Selected Director Disqualification Case Updates for April to June 2025

Respondent(s) Breach(es) Result Remarks
A director Application for disqualification order against a former director of two insolvent companies under section 168H of the Companies (Winding Up and Miscellaneous Provisions) Ordinance, Cap. 32 (“the Ordinance”) for her breach of the directors’ duties by:-

(a) failing to ensure the companies’ compliance of the accounting records provisions of the Ordinance and the Companies Ordinance, Cap. 622 (“the CO”);
(b) failing to submit a Statement of Affairs of the companies; and
(c) non-cooperation.
The Respondent was disqualified from acting as a director etc. of a company for a period of 3 years 6 months.
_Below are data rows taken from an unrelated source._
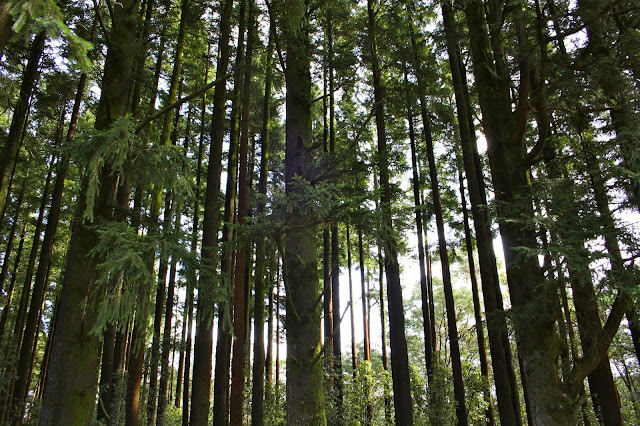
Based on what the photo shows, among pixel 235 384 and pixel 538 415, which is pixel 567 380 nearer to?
pixel 538 415

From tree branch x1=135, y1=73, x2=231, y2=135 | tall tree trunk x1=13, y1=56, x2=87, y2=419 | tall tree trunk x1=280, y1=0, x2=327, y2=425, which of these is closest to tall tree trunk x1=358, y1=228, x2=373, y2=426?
tall tree trunk x1=280, y1=0, x2=327, y2=425

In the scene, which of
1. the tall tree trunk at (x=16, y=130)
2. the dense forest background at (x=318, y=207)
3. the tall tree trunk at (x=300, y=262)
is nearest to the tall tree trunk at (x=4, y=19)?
the dense forest background at (x=318, y=207)

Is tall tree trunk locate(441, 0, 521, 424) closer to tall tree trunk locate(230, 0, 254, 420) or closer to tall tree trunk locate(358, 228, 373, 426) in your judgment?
tall tree trunk locate(358, 228, 373, 426)

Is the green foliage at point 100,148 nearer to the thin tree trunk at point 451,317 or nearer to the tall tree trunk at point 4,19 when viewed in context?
the tall tree trunk at point 4,19

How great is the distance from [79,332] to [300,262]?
109 inches

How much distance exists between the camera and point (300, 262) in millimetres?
5387

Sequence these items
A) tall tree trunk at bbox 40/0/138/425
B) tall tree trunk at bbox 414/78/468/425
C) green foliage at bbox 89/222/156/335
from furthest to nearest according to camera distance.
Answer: tall tree trunk at bbox 414/78/468/425 < tall tree trunk at bbox 40/0/138/425 < green foliage at bbox 89/222/156/335

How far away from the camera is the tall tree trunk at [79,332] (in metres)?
4.38

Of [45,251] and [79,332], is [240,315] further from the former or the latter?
[45,251]

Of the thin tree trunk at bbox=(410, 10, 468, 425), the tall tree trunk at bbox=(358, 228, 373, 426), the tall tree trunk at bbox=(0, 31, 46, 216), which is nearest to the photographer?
the tall tree trunk at bbox=(0, 31, 46, 216)

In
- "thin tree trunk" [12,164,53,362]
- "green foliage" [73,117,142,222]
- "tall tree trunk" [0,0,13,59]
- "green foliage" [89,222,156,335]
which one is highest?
"thin tree trunk" [12,164,53,362]

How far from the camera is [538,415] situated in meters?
5.29

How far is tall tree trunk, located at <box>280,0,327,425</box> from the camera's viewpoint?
4.89 m

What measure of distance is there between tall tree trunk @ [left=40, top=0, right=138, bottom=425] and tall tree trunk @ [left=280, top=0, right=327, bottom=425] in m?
2.31
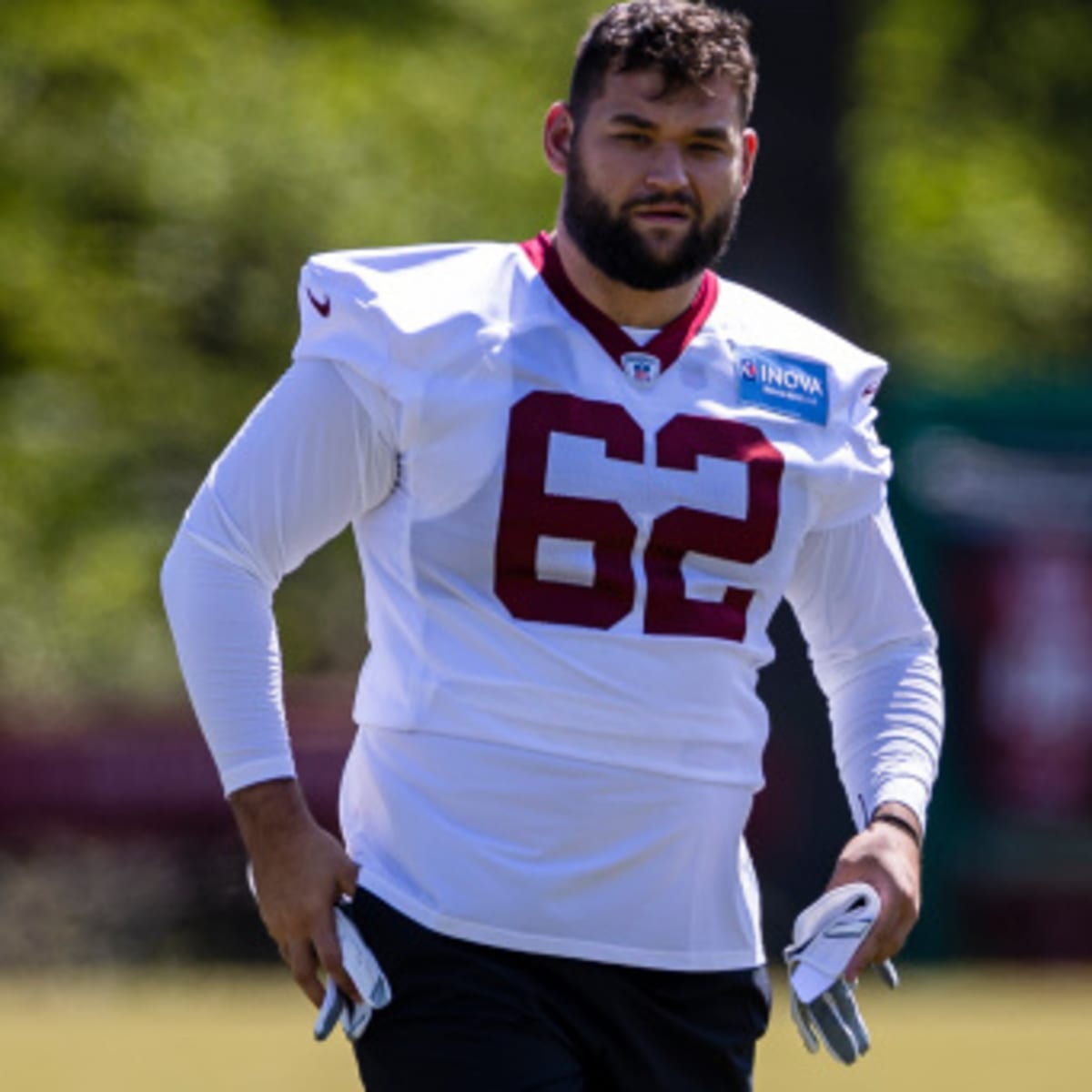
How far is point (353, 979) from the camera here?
3.68m

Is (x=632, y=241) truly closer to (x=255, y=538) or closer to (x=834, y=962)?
(x=255, y=538)

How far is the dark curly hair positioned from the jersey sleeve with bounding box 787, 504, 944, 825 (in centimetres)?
58

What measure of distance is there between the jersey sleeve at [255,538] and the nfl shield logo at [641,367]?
0.32 meters

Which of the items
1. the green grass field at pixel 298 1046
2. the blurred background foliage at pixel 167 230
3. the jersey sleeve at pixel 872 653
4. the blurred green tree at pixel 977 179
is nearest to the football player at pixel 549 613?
the jersey sleeve at pixel 872 653

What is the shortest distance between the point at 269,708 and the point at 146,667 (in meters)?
12.0

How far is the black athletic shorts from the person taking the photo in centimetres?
370

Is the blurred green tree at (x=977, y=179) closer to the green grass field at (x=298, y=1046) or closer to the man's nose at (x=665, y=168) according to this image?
the green grass field at (x=298, y=1046)

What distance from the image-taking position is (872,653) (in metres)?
4.20

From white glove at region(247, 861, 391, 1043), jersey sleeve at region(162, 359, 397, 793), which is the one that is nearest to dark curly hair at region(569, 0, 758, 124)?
jersey sleeve at region(162, 359, 397, 793)

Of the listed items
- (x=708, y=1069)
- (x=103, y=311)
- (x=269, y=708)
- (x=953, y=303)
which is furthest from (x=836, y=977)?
(x=953, y=303)

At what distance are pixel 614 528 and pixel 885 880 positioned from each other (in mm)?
535

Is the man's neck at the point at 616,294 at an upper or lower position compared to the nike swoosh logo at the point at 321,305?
upper

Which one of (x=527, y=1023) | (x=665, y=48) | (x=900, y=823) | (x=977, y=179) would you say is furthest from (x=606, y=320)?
(x=977, y=179)

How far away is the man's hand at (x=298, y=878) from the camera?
3.68 meters
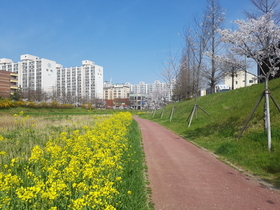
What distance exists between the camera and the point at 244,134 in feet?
30.8

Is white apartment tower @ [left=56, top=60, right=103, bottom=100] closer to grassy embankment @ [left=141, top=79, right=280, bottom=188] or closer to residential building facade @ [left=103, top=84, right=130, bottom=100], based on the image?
residential building facade @ [left=103, top=84, right=130, bottom=100]

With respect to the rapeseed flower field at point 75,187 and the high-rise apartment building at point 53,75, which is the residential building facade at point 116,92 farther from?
the rapeseed flower field at point 75,187

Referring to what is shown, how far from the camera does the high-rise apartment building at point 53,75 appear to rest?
109 metres

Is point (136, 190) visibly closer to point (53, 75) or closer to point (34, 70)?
point (34, 70)

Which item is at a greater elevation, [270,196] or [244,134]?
[244,134]

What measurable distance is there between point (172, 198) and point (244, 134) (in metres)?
5.94

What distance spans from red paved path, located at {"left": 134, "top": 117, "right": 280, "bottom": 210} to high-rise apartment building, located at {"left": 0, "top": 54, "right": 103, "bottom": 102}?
→ 89.5 m

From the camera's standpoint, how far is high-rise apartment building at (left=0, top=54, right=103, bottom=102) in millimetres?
108688

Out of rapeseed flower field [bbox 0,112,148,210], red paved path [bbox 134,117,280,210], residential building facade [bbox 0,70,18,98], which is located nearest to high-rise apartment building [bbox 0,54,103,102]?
residential building facade [bbox 0,70,18,98]

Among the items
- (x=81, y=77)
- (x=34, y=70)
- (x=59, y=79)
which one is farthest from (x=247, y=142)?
(x=59, y=79)

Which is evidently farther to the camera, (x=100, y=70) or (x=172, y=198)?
(x=100, y=70)

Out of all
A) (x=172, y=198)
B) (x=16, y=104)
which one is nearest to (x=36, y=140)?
(x=172, y=198)

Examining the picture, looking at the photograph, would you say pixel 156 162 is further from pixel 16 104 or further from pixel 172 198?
pixel 16 104

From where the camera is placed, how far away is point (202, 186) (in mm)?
5402
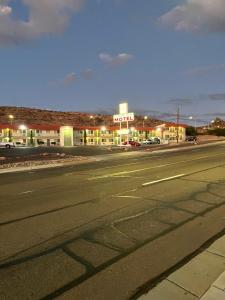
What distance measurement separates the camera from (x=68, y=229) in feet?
27.7

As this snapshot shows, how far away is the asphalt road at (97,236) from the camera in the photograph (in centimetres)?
550

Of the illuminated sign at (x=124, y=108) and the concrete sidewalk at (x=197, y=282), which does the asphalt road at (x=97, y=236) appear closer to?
Answer: the concrete sidewalk at (x=197, y=282)

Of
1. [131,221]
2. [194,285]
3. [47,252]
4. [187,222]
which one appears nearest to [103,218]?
[131,221]

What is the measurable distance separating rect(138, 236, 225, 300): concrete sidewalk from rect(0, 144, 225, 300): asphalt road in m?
0.30

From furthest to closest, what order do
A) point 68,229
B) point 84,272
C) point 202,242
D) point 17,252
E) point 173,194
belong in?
point 173,194 < point 68,229 < point 202,242 < point 17,252 < point 84,272

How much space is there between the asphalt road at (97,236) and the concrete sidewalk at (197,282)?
11.9 inches

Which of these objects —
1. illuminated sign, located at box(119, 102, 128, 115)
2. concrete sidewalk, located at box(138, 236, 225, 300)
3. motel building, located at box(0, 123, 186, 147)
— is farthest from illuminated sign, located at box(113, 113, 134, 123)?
concrete sidewalk, located at box(138, 236, 225, 300)

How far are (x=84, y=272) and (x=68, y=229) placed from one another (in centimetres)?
259

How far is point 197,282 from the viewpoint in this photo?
217 inches

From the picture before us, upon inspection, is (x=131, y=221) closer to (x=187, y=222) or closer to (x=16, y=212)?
(x=187, y=222)

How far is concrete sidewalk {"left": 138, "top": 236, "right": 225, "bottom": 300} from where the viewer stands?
502 cm

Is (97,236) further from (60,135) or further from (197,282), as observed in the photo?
(60,135)

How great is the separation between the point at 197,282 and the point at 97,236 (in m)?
2.88

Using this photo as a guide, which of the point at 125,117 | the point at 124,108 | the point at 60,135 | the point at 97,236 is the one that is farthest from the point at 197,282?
the point at 60,135
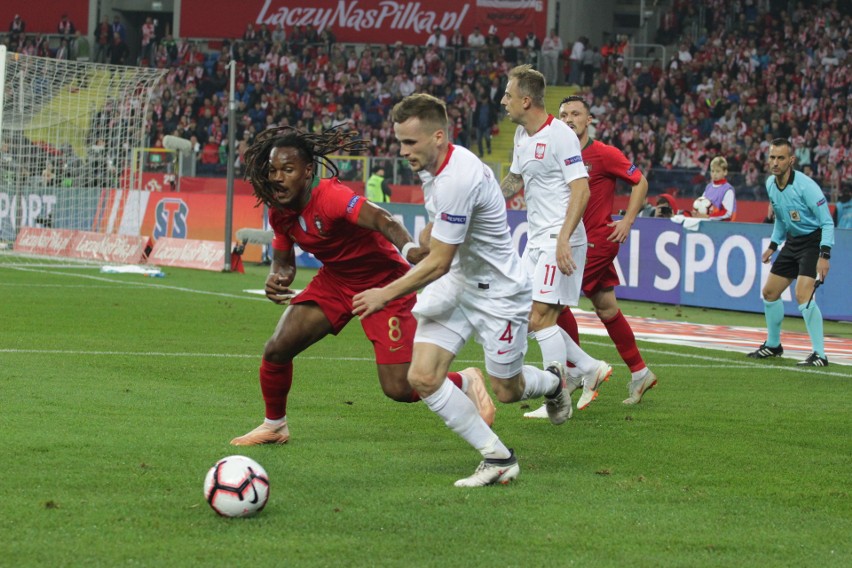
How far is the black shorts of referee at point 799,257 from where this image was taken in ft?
40.1

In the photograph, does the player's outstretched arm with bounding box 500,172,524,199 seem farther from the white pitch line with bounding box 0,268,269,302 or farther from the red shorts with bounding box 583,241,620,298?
the white pitch line with bounding box 0,268,269,302

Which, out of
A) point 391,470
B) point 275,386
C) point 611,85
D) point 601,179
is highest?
point 611,85

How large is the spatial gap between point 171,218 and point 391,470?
68.6 ft

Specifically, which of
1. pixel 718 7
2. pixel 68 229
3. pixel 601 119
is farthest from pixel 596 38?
pixel 68 229

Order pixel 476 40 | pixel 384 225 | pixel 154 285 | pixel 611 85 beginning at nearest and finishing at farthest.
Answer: pixel 384 225 < pixel 154 285 < pixel 611 85 < pixel 476 40

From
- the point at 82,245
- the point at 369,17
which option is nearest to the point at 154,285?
the point at 82,245

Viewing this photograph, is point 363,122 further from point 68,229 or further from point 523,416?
point 523,416

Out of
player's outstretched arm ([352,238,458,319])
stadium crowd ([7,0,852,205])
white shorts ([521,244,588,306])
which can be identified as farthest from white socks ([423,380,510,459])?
Answer: stadium crowd ([7,0,852,205])

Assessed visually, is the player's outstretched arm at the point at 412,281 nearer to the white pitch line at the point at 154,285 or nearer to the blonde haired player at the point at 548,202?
the blonde haired player at the point at 548,202

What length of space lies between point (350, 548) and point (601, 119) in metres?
30.1

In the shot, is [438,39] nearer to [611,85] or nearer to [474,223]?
[611,85]

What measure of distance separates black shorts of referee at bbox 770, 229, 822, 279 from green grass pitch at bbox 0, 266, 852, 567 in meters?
1.23

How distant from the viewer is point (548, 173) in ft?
28.1

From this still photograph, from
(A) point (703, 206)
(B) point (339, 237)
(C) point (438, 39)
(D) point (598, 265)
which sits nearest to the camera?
(B) point (339, 237)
Case Summary
A director Application for disqualification order against a former director of three insolvent companies under section 168H of the Ordinance for her breach of directors’ duties by failing to:-

(a) ensure the companies’ compliance of the accounting records provisions of the Ordinance and/or the CO;
(b) ensure due payment of MPF contribution to employees of one insolvent company; and
(c) ensure compliance of the Trade Description Ordinance, Cap. 362 in the conduct of business of one insolvent company.
The Respondent was disqualified from acting as a director etc. of a company for a period of 4 years 6 months. Case Summary

Notes:

  • According to section 168H of the Ordinance, it is mandatory for the Court to make a disqualification order once it is satisfied that a person’s conduct as a director of an insolvent company, either taken alone or with his conduct as a director of any other company, renders him unfit to be concerned with the management of a company. The minimum period of disqualification is 1 year and the maximum period is 15 years.
  • Under section 168K of the Ordinance, the Court shall have regard to the matters mentioned in Part I of the Fifteenth Schedule to the Ordinance, and where the company has become insolvent, also matters in Part II of the Fifteenth Schedule, in determining whether a person’s conduct as a director makes him/her unfit to be concerned in the management of a company. Other conducts relevant to the question of unfitness not falling within the matters specified in the Fifteenth Schedule may also be considered.